Teraz Wietnam + Koncerty 2016

Teraz Wietnam + Koncerty 2016

Warszawskiemu minifestiwalowi muzycznemu Radio Azja związanym z filmowym festiwalem Pięć Smaków zawdzięczam nieprawdopodobny koncert najdzikszego japońskiego wiolonczelisty (Hiromichi Sakamoto), barwnych nowobuddystów (Be-being) i koreańskich imprezowiczów (UhUhBoo Project). Wszystkie były przeżyciami swoistymi.

I pewnie nie inaczej będzie z duetem Nguyen Le & Ngo Hong Quang, który już jutro wystąpi w stołecznej Hydrozagadce. Zespołu zbyt dobrze nie znam, ale właśnie po to są tego rodzaju festiwale – patrz Skrzyżowanie Kultury, Ethno Port czy Brave – że coś rzeczywiście odkryć, a nie odgrzać. Poza tym pewnie to dla wielu z nas pierwsza i być może ostatnia szansa w życiu, by spotkać muzyków z tego wciąż odległego kraju.

Z pierwszych przecieków wynika, że w przyszłym roku oferta Radia Azja może się poszerzyć (trzymam kciuki). A tymczasem najważniejszy, a zarazem najgorzej umiejscowiony koncert 2016 roku już oficjalnie ogłoszono: 28 marca, czyli w Wielki Poniedziałek, w gdańskim Teatrze Szekspirowskim zagrają japońskie dziewczyny z Tricot. Od lat odwiedzały Słowację, czekaliśmy i czekaliśmy, a tu taki termin. Ale i tak trzeba.

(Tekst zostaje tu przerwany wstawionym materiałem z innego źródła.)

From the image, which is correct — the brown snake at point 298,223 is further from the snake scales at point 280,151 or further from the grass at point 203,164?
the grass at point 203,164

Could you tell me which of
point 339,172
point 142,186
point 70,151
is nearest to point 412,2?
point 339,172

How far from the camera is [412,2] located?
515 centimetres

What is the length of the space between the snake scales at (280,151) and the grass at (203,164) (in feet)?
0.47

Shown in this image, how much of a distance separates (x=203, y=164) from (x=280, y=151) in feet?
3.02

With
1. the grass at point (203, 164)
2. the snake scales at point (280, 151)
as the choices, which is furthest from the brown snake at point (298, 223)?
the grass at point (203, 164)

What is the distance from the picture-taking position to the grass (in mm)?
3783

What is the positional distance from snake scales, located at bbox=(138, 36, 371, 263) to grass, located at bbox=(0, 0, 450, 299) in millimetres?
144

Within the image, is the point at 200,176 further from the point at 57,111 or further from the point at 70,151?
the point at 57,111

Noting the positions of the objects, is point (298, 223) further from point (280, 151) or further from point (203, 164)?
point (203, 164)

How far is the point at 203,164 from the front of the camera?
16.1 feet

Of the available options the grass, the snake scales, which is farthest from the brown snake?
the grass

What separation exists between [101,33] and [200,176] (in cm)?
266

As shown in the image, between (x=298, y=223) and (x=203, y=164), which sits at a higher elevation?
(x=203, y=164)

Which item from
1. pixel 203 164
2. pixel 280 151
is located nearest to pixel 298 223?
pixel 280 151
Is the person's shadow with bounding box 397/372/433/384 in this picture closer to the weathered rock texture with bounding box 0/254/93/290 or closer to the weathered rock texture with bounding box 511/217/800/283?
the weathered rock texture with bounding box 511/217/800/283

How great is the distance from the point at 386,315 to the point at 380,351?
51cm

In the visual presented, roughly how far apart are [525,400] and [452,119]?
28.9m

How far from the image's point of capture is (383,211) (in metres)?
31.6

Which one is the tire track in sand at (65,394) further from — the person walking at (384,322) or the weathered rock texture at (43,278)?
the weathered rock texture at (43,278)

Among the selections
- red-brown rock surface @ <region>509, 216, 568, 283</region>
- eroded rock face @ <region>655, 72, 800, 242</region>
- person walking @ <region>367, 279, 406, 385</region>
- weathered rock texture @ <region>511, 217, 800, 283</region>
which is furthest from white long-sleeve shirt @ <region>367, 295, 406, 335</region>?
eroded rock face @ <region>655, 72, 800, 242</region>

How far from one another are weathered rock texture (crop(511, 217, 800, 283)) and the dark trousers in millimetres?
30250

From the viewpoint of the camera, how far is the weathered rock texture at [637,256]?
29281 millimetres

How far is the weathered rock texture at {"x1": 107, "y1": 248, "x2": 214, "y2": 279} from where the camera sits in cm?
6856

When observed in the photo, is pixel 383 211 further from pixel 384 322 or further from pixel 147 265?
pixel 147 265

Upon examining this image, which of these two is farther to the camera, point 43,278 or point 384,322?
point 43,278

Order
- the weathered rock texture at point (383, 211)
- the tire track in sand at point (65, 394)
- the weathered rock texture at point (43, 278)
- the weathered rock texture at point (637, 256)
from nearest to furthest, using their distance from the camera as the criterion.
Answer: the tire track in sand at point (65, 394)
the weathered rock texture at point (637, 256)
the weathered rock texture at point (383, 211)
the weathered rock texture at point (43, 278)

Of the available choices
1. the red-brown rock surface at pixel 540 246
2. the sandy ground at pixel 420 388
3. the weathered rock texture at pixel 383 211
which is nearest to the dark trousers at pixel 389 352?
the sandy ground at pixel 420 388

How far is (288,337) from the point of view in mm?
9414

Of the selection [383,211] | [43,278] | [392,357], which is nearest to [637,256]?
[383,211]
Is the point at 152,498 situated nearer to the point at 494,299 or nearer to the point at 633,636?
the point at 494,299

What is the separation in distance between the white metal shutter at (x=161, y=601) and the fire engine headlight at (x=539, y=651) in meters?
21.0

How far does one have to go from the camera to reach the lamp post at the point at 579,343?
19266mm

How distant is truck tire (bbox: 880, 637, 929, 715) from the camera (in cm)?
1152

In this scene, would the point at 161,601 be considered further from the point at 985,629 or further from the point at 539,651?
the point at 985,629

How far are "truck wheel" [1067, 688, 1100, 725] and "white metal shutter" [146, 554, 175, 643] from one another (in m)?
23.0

Na drugie wydarzenie roku zapowiada mi się białostocki Halfway Festival, bo po kilku ciekawych ogłoszeniach dodali spektakularne – przyjazd zjawiskowej islandzkiej grupy Mammút, z którą miałem nawet okazję krótko rozmawiać, wcześniej się zachwyciwszy. Więcej wstępnych przyszłorocznych zapowiedzi scenicznych znajdziecie w zakładce koncertowej. Jak zawsze zapraszam do uzupełnień.

Na zdjęciu Nguyen Le, foto: Alain Hervier

Fine.




2 komentarze

  1. wieczór pisze:

    Dzisiaj niestety pewnie mnie nie będzie, ale bardzo cieszę, że w przyszłym roku Radio Azja będzie większe (bo teraz to chyba tylko ten jeden koncert).

    I tak, Tricot obowiązkowo. Zresztą tak, jak i Halfway. Byłem tam w zeszłym roku po raz drugi (poprzednio na pierwszej edycji, jeszcze w starym gmachu opery i z the Mountain Goats w line upie) i wiem, żę będę często wracał do Białegostoku. Choć z ogłoszonych koncertów na przyszły rok, najbardziej ucieszyła mnie Polly Harvey.

  2. Kuba pisze:

    Trzeba. Dawno nie zaglądałem, a tu na samej górze takie wieści! Data i miejsce karkołomne jak się mieszka na południu, ale zawsze to i pretekst żeby od razu zacząć planować wycieczkę do Tricity!